**Alıştırma Metni**
::::::::::

Notlar: 1) Terimlerin çeşitli dillerde
yazılışları / işareti ile ayrılmıştır
Adige/Adghe vs. gibi 2) Sözcüklerin
yazılışında Latin ve Kiril harfleri kullanılmış ve .-
işareti ile ayrılmıştır. Adige-Адыгэ 3)
Yabancı kaynaklı sözcüklerin Türkçe okunuşları
parantez içinde yazılmıştır; Schapsugh (Şapsuğ)
4) Kesme işaretinin alfabetik sıralamada önem
verilmemiştir.
Ubin,
Kuban nehrinin yan kollarından birisidir.
Ubuch/Ubıh/Vıbuh/Peku,
Karadeniz Soça bölgesinde yaşamış olan bir Çerkes
halktır. Sayıları çok az ve dillerinin 82 sesi vardır
ve bunlardan sadece ikisi sessiz diğerleri seslidir.

::::::::::

**Veri Kayıtları**

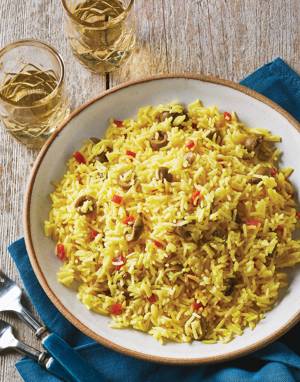 Saffron Rice with green olives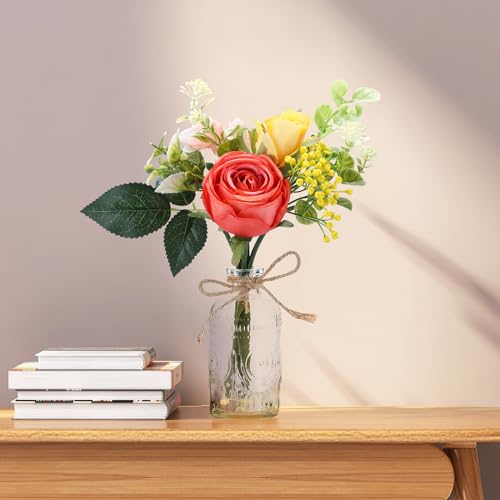 AFRITEE Artificial Flowers with Small Vase - Orange Potted Fall Rose Floral Arrangements Artificial with Small Vase for Home Living Office Wedding Coffee Centerpiece Table - color: Orange Bouquet+relief Vase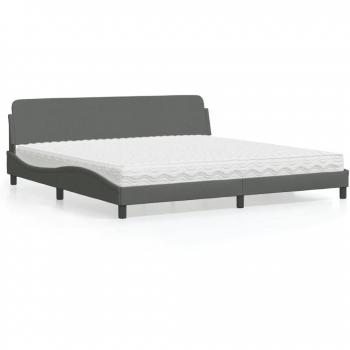 Cama con colchón gris oscuro 200x200 cm en tela Vidaxl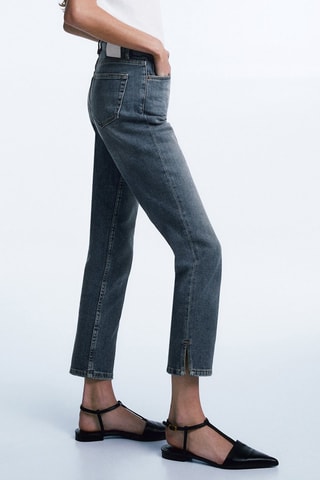 Jean cropped taille mi-haute slim fit - Bleu foncé
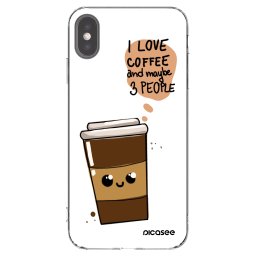 Átlátszó szilikon tok az alábbi mobiltelefonokra Apple iPhone XS Max - Cute coffee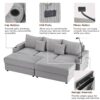 Modern Style 3 - Seater Sofa Sectional Sofa Couch With Storage Space, Two Movable Ottomans, Two USB Ports, Two Cup Holders, A Phone Holder For Living Room - Gray - Image 19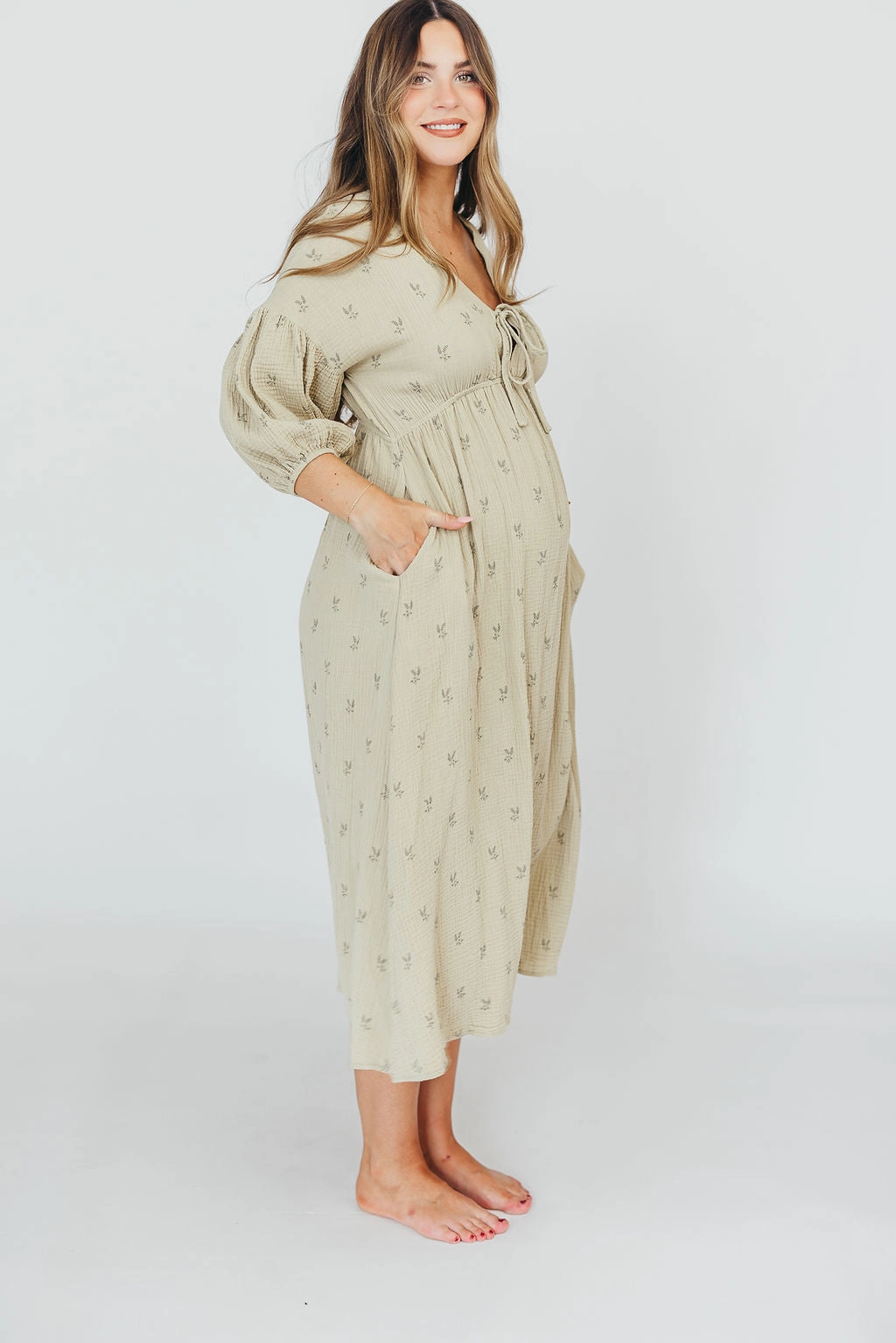 Hunter 100% Cotton Gauze Midi Dress in Thyme/Sage Foliage - Bump Friendly and Inclusive Sizing (Restocking in April)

::::::::::

**Alıştırma Bölümleri**
1. Çerkes terimleri metninde "Yabancı kaynaklı sözcüklerin" ifadesinden başlayıp aşağıya doğru "verilmemiştir." ifadesine kadar uzanan bölümü aynen yeniden yaz.
2. Çerkes terimleri metnini kaldığı yerden sürdür.

**Alıştırma Sonuçları**
1.
Yabancı kaynaklı sözcüklerin Türkçe okunuşları
parantez içinde yazılmıştır; Schapsugh (Şapsuğ)
4) Kesme işaretinin alfabetik sıralamada önem
verilmemiştir.

2.
Abedsechlerle akrabadırlar ve Ubuh asilleri Abdsechçe
konuşurlar (A. Berge 1860;174) demektedir nitekim bir
halk kongresi ile, sayıları az olduğundan (Özbek 1982;
9) Ubuhça yerine Adigece'yi öğrenmeye karar
vermişlerdir. Ubuhlar şu kabilelere ayrılırlardı;
Medovay, Vordan/Varden, Chisa ve Ssaşe.
Ubuhlar Abedsechlerden sonra silahı bırakanlardır. Bir
çoğu Moskova'nın Kuzeydoğu'sunda Kostroma iline
yerleştirilmiştir ve akıbetleri hakkında hiç bir
bilgimiz yoktur. Günümüzde en çok Ubuh Türkiye'de
yaşamaktadır. Ancak Tefik Esenç’in vefatından sonra
Ubuhça'yı doğru dürüst bilen hiç bir kimse
kalmamıştır. Bkz. Tubi
Uğo ş1eğevın- 1угъо щ1эгъэун,
Adige inançlarına göre dumanın hastaları
iyileştirdiğine ve hastalıkları önlediğine
inanırlardı. Bunun için günlük çok kullanılırdı.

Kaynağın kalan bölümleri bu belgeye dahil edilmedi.